Cierto, pero ambos Estados y todos los que le han seguido celebran
elecciones separadas para elegir al Presidente y al Parlamento y reparten sus
funciones atendiendo a esa división de poderes. Sin embargo, al realizar unas
solas elecciones y tener el Presidente el rechazo claro del Congreso
(recuérdese que esta fórmula solo se activaría después de no lograr ni mayoría
absoluta, ni mayoría simple), la oposición se sentiría con una legitimidad muy
superior a la que tiene la oposición en los sistemas presidencialistas para
oponerse a las iniciativas gubernamentales, con una alta probabilidad de
coaliciones negativas, unidas solo para votar no. Lo hemos visto desde el 2 de
junio de 2018, cuando Pedro Sánchez fue investido Presidente, hasta el 28 de
abril de 2019 que entró en funciones, período en el que no se aprobó ni una
sola ley a iniciativa de su Gobierno, ni siquiera la importantísima ley
presupuestaria de 2019; por el contrario se abusó de los decretos-leyes, una
norma constitucionalmente excepcional. Por eso, cabe imaginar que un Gobierno
ultraminoritario tendría muchas dificultades (y sería sometido a duras
peticiones de los grupos parlamentarios pequeños) para aprobar sus
presupuestos. Y lo mismo se puede decir de las leyes orgánicas, para las que la
Constitución exige la aprobación de la mayoría absoluta del Congreso. El riesgo
de parálisis institucional es altísimo, con lo cual la propuesta socialista
soluciona la formación de Gobierno, pero crea el problema de un Gobierno débil,
imposibilitado de desarrollar un programa coherente.
Entonces ¿No
hay manera de mejorar el artículo 99 para acabar con un carrusel de elecciones?
Por supuesto que sí, pero hay que pensar reformas que respondan a la lógica
general de la Constitución, que es la monarquía parlamentaria, no a una lógica
presidencialista para la que sería necesario cambiar muchos otros artículos.
Empecemos por el principio: saber qué pretendía el constituyente con la
regulación tanto de la investidura como de la moción de censura constructiva.
No hace falta explorar mucho el Diario de Sesiones de las Cortes para
comprender que son dos técnicas para evitar gobiernos débiles, tal y como había
pasado en la Segunda República. Para diseñarlas se inspiraron en el exitoso
modelo alemán de 1949, que a su vez había intentado esquivar la debilidad de
los gobiernos que permitió la Constitución de Weimar de 1919. Por eso, tanto en
la Ley Fundamental alemana como en la Constitución española la disolución
automática del Parlamento se concibe como un instrumento de disuasión, un incentivo (por no escribir amenaza) para
convencer a los partidos de que se pongan de acuerdo. En Alemania funcionó bien
desde el primer momento, cuando la República federal comenzó su andadura con un
gobierno de coalición entre los democristianos y los liberales y continúa
funcionando bien hoy día con la Grosse Koalition de la CDU y el SPD.

──────

Preguntas sobre el texto.
a: Según el texto sobre la reforma del artículo 99, ¿por qué se concibe la disolución automática del Parlamento como un instrumento de disuasión? Responde en una a tres oraciones.
b: Enumera todos los textos constitucionales que se mencionan en el texto sobre la reforma del artículo 99.
c: Retoma el texto sobre la reforma del artículo 99 y continúalo a partir de su última oración.

Extracto de datos.
──────

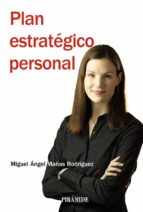 plan estrategico personal-miguel angel mañas rodriguez-9788436825206 plan estrategico personal-miguel angel mañas rodriguez-9788436825206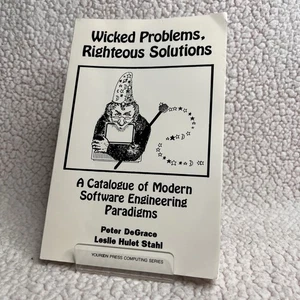 Wicked Problems, Righteous Solutions : A Catolog of Modern Engineering Paradigms - Picture 1 of 9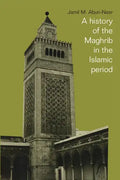A History of the Maghrib in the Islamic Period - Paperback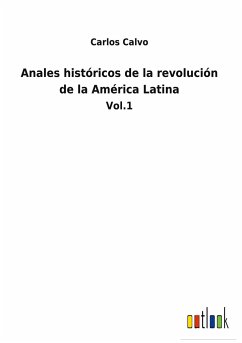 Anales históricos de la revolución de la América Latina - Calvo, Carlos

──────

Respuestas esperadas.
a: El constituyente reguló la investidura y la moción de censura constructiva para evitar gobiernos débiles como los de la Segunda República. Para ello se inspiró en el modelo alemán de 1949, que a su vez quiso esquivar la debilidad de los gobiernos bajo la Constitución de Weimar. Por eso la disolución automática funciona como un incentivo para que los partidos se pongan de acuerdo.

b:
- La Constitución española
- La Ley Fundamental alemana (el modelo alemán de 1949)
- La Constitución de Weimar de 1919

c:
Pero
mientras que en Alemania nunca se han repetido las elecciones generales por no
poder elegir al Canciller, en España llevamos ya dos en tres años. Así las
cosas, parece evidente que nuestros políticos necesitan un nuevo incentivo para
aprender a negociar. En mi opinión no es muy difícil de imaginar. Ahora el
artículo 99.5 de la Constitución ordena: “Si transcurrido el plazo de dos
meses, a partir de la primera votación de investidura, ningún candidato hubiere
obtenido la confianza del Congreso, el Rey disolverá ambas Cámaras y convocará
nuevas elecciones con el refrendo del Presidente del Congreso”. A este texto se le podría añadir este inciso:
“No podrán presentarse a esas elecciones los candidatos a Presidente cuyas
formaciones electorales hubieran obtenido más del 10% de los votos válidos”.
Es
decir, si ese texto hubiera estado vigente en abril, entonces no podrían
haberse presentado en noviembre ni Sánchez, ni Casado, ni Rivera, ni Iglesias,
ni Abascal porque todos sacaron más del 10%. Con un estímulo así los líderes de
los grandes partidos encontrarían más pronto que tarde la manera de pactar
programas de Gobierno que permitieran un Ejecutivo de coalición fuerte, capaz
de desarrollar un programa coherente durante toda la legislatura y no pendiente
de regateos diarios para mantenerse en el poder. No en vano William Hamilton
dejó escrito: "El sentimiento sólo atiende al presente; la razón considera
el porvenir y el conjunto de los tiempos".
Comentarios
1. Es verdad que ninguna norma da la categoría de candidatos a estos cinco líderes. Pero en la realidad los cinco lo fueron porque así los designaron sus partidos y además tenemos otras muchas pruebas, comenzando por las cartas que han mandado a los electores aunque no estuvieran en su circunscripción y terminando por el debate entre ellos cinco. Así que como el art 3 del CC manda que las normas deben ser interpretadas según la realidad social del tiempo en que han de ser aplicadas, no le veo problema a considerarlos candidatos aunque el Rey no los haya propuesto. La STC 16/1984, de 6 de febrero puede ayudar a esa interpretación porque en ella el TC no admitió que "candidato" fuera únicamente el candidato propuesto por el Presidente de la Asamblea de Navarra.
2. Si queremos quedarnos más tranquilos, una vez hecha la reforma del artículo 99.5 de la CE (o sea, nunca, pero ahora estamos soñando) podría cambiarse la LOREG para que dijera algo así como: a los efectos del art. 99.5 CE los partidos, federaciones o coaliciones designaran una persona como candidato a la Presidencia del Gobierno (por ejemplo se podría añadir un nuevo apartado al artículo 154).